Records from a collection

◆ ◆ ◆

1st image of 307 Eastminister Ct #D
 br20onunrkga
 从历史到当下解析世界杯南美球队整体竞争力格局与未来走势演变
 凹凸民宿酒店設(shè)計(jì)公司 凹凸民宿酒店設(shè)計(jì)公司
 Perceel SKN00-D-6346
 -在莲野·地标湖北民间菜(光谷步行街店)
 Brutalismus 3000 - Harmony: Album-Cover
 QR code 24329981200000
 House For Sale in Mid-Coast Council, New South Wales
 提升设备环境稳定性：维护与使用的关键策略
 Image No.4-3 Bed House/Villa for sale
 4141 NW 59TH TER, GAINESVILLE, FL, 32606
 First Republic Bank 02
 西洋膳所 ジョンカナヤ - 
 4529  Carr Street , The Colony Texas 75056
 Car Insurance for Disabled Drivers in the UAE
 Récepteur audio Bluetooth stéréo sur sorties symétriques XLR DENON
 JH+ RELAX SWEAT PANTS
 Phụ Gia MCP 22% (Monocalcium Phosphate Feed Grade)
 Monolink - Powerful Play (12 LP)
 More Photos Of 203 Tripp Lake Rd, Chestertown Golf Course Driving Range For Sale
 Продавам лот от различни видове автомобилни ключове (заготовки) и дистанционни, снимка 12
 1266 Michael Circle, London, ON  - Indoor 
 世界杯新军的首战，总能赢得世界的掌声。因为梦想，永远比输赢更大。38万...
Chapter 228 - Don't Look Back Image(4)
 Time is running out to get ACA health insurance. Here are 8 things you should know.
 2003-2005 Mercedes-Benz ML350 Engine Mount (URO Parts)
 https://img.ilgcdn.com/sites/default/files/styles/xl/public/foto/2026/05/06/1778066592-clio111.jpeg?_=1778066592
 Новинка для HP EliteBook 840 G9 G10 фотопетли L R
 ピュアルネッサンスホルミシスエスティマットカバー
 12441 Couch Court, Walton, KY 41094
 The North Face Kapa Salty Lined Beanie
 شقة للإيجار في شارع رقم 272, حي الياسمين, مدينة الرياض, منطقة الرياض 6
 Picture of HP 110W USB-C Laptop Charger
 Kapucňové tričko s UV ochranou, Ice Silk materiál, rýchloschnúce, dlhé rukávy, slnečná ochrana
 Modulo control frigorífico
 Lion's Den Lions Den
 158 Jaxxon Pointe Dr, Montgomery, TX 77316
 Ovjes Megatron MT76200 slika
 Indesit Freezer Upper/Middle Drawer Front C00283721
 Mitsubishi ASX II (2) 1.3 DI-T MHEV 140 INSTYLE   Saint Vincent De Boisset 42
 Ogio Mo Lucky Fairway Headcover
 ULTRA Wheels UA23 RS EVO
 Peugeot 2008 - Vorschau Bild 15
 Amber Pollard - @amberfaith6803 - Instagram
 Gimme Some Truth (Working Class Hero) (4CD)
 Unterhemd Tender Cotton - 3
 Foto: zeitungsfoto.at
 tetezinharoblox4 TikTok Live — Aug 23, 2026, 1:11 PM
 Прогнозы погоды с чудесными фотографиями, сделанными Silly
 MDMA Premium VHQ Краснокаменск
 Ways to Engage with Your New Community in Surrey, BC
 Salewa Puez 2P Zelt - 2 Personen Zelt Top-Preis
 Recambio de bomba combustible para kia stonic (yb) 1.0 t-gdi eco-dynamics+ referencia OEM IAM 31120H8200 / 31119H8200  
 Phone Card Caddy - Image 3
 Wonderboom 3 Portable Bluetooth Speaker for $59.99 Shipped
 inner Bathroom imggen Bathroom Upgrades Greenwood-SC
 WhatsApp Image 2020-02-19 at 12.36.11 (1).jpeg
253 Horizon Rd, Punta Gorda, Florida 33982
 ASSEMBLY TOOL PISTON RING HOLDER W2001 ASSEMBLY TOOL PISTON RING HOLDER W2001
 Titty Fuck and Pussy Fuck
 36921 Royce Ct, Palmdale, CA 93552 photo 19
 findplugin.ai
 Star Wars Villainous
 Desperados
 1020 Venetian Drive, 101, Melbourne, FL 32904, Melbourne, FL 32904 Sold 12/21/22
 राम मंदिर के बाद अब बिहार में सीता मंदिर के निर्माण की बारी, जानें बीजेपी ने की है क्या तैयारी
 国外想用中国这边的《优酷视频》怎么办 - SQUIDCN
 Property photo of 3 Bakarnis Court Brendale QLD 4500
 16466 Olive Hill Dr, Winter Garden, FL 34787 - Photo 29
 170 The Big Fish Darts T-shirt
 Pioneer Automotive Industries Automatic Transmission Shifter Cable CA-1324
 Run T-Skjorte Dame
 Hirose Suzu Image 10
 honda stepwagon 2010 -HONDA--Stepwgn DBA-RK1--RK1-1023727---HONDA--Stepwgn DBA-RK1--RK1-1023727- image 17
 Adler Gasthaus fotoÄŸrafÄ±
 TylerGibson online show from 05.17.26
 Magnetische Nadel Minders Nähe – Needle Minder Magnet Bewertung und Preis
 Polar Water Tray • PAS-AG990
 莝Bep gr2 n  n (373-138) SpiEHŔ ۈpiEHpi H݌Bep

◆ ◆ ◆

§ **Work required**:
Transcribe only, please, the lines from the first line of the records through the line with "提升设备环境稳定性：维护与使用的关键策略". Both of those lines are included.

§ **Written solution**:
1st image of 307 Eastminister Ct #D
 br20onunrkga
 从历史到当下解析世界杯南美球队整体竞争力格局与未来走势演变
 凹凸民宿酒店設(shè)計(jì)公司 凹凸民宿酒店設(shè)計(jì)公司
 Perceel SKN00-D-6346
 -在莲野·地标湖北民间菜(光谷步行街店)
 Brutalismus 3000 - Harmony: Album-Cover
 QR code 24329981200000
 House For Sale in Mid-Coast Council, New South Wales
 提升设备环境稳定性：维护与使用的关键策略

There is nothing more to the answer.